Promise, not a panacea for knee pain
Moreland emphasized that the SKOAP study was not designed to prevent patients from having knee replacement if it is indicated. Rather, the idea is to gather data with an eye toward developing a “sequenced strategy” to help patients have “less pain and an improved quality of life” that allows them to safely do the activities that are most important to them.
“That will vary from patient to patient,” Moreland said. “We also want to come up with good options that prevent them from getting on narcotics.”
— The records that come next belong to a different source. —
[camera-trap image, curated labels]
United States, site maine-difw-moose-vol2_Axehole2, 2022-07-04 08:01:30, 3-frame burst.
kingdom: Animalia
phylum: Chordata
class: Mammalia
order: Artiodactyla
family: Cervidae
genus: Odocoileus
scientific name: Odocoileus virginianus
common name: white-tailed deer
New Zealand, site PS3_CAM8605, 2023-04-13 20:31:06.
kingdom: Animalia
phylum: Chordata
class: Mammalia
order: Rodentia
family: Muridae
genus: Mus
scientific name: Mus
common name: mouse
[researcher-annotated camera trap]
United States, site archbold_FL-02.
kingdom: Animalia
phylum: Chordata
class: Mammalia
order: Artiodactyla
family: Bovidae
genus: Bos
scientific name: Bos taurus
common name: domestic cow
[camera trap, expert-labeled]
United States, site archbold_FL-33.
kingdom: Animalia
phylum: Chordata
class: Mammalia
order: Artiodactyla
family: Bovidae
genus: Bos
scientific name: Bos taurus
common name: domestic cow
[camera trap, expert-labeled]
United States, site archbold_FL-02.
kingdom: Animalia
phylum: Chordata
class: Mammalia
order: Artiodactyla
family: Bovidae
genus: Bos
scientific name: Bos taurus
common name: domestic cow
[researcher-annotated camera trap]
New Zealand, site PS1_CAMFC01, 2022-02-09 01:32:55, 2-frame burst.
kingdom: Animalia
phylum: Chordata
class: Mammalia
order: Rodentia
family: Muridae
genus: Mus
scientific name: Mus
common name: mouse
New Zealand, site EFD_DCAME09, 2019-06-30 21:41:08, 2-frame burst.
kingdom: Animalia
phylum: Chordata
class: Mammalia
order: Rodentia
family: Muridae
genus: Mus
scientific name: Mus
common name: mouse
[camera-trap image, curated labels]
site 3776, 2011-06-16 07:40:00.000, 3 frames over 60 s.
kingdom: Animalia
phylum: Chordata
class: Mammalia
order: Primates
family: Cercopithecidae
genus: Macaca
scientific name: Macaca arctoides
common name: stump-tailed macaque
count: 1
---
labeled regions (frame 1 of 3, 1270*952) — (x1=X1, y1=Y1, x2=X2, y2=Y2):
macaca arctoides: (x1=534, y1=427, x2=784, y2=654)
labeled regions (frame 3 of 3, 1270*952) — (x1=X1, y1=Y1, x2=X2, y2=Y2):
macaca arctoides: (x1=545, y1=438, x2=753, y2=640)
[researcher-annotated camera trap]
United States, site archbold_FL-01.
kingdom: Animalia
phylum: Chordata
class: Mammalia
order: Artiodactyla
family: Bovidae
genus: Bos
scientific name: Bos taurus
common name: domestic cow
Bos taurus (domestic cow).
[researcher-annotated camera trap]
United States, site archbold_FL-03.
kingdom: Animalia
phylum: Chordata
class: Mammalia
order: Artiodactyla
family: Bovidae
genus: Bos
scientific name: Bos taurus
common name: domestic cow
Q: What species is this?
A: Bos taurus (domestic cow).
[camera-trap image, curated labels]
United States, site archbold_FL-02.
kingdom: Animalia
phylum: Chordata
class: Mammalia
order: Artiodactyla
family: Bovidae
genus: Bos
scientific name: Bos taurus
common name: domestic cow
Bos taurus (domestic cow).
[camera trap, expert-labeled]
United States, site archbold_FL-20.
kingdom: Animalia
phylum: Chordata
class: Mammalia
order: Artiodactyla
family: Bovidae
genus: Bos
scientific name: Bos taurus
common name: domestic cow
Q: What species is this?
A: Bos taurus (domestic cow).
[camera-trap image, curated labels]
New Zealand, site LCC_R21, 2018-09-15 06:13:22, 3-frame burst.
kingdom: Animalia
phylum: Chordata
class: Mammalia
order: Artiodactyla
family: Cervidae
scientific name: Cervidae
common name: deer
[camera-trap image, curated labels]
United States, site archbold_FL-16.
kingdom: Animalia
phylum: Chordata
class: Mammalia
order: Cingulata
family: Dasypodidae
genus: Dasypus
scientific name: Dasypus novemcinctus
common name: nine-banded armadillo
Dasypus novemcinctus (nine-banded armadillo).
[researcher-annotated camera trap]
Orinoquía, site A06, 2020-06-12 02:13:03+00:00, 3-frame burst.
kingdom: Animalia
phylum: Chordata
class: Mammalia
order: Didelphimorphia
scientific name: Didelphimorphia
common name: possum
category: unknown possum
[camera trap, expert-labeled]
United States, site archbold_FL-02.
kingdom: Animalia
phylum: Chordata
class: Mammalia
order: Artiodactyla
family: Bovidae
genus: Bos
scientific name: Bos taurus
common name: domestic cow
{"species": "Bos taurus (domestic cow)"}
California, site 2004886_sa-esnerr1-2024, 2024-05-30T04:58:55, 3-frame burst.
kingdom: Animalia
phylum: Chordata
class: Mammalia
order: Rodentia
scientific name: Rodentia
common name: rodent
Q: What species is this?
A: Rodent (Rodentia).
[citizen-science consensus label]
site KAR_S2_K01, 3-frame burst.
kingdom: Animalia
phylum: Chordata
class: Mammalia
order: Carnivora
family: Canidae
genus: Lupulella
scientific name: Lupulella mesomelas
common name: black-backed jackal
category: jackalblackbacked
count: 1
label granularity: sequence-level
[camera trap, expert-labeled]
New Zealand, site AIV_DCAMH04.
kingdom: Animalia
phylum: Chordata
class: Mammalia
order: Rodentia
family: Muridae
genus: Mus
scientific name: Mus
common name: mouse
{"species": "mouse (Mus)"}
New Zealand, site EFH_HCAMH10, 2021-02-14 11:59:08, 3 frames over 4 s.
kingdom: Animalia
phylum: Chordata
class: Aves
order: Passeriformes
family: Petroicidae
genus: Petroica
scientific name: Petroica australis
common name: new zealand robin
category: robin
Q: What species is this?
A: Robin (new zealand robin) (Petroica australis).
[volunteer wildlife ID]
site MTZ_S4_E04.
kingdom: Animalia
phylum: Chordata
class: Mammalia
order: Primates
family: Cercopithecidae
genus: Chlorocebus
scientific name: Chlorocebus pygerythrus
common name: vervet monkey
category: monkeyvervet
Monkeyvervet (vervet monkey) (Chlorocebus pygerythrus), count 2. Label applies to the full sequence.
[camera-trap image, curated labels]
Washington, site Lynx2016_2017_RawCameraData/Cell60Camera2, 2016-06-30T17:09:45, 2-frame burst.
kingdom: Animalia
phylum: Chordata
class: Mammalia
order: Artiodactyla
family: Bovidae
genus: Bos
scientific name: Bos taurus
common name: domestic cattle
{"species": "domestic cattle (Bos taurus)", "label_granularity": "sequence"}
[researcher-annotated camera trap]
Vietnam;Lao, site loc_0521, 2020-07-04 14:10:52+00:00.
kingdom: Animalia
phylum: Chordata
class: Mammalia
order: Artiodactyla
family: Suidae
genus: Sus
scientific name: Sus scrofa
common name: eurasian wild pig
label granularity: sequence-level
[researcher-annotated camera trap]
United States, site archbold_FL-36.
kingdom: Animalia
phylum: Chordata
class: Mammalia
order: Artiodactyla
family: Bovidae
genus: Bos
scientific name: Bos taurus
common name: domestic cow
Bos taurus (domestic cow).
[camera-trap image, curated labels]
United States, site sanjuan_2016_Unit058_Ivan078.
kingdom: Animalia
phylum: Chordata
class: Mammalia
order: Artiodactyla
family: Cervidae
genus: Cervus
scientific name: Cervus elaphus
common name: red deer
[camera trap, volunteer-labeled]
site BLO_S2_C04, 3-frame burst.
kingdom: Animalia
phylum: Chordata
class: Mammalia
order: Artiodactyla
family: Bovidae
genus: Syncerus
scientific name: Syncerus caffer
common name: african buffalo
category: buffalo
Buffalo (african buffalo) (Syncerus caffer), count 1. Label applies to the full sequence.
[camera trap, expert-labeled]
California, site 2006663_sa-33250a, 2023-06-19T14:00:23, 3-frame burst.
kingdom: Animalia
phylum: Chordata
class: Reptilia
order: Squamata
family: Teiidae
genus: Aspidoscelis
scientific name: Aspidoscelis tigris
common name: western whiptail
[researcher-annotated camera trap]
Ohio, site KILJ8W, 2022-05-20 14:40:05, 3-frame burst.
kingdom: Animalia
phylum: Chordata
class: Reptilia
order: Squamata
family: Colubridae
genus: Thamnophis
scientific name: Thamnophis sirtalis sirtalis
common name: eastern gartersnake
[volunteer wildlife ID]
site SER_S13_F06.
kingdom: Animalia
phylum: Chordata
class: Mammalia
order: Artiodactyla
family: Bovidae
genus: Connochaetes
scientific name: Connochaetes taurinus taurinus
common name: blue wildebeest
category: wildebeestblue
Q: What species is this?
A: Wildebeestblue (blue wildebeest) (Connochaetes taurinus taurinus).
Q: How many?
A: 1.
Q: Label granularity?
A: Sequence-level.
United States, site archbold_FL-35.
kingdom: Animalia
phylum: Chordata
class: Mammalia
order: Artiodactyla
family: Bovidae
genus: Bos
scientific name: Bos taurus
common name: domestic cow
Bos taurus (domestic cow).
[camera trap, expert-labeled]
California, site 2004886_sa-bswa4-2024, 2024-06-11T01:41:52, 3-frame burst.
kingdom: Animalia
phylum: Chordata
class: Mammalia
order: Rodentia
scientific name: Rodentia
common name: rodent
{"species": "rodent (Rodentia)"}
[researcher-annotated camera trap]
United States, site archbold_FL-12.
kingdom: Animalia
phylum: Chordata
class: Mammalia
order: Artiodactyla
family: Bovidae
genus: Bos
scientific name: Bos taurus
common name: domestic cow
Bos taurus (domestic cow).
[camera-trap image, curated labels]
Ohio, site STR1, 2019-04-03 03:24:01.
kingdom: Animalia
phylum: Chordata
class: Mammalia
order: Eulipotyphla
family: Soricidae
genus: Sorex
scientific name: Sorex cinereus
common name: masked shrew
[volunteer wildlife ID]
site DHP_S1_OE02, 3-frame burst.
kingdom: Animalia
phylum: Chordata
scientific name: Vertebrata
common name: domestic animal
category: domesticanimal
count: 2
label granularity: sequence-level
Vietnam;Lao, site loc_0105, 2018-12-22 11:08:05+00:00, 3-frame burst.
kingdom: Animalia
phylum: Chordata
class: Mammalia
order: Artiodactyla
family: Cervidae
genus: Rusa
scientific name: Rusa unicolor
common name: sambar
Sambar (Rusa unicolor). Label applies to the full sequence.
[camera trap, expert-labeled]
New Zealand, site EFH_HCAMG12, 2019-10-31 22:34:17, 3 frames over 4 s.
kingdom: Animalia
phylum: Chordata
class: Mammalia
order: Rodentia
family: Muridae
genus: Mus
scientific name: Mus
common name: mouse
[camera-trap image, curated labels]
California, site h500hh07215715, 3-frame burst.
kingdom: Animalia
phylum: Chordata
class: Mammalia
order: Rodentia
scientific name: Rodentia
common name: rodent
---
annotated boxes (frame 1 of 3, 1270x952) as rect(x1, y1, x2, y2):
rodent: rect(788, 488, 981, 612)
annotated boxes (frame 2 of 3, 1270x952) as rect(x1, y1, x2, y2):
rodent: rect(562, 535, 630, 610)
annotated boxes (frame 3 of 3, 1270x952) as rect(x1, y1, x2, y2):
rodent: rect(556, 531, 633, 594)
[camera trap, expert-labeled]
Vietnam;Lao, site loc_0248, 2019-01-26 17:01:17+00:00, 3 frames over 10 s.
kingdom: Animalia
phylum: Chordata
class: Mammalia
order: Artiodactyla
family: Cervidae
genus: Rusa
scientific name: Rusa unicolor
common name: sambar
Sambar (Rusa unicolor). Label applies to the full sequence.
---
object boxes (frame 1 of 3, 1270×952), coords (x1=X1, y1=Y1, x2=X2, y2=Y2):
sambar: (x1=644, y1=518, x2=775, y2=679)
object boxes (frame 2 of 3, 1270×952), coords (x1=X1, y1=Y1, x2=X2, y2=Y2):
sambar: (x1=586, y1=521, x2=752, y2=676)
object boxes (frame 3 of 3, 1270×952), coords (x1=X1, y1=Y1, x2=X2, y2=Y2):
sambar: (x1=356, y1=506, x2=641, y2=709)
Genuario concluded that SKOAP promises to help clinicians address “unanswered questions” surrounding the best treatments for patients who sometimes get “bounced around” looking for unproven or even unneeded solutions to their knee pain.
“As surgeons, we look for surgical treatments, but that is not always the best choice,” he said. “The SKOAP trial patient group is one that we often don’t have great answers for. The trial could give us a lot better information about what type of patients respond to different treatments and what stages of knee osteoarthritis they respond to,” he said.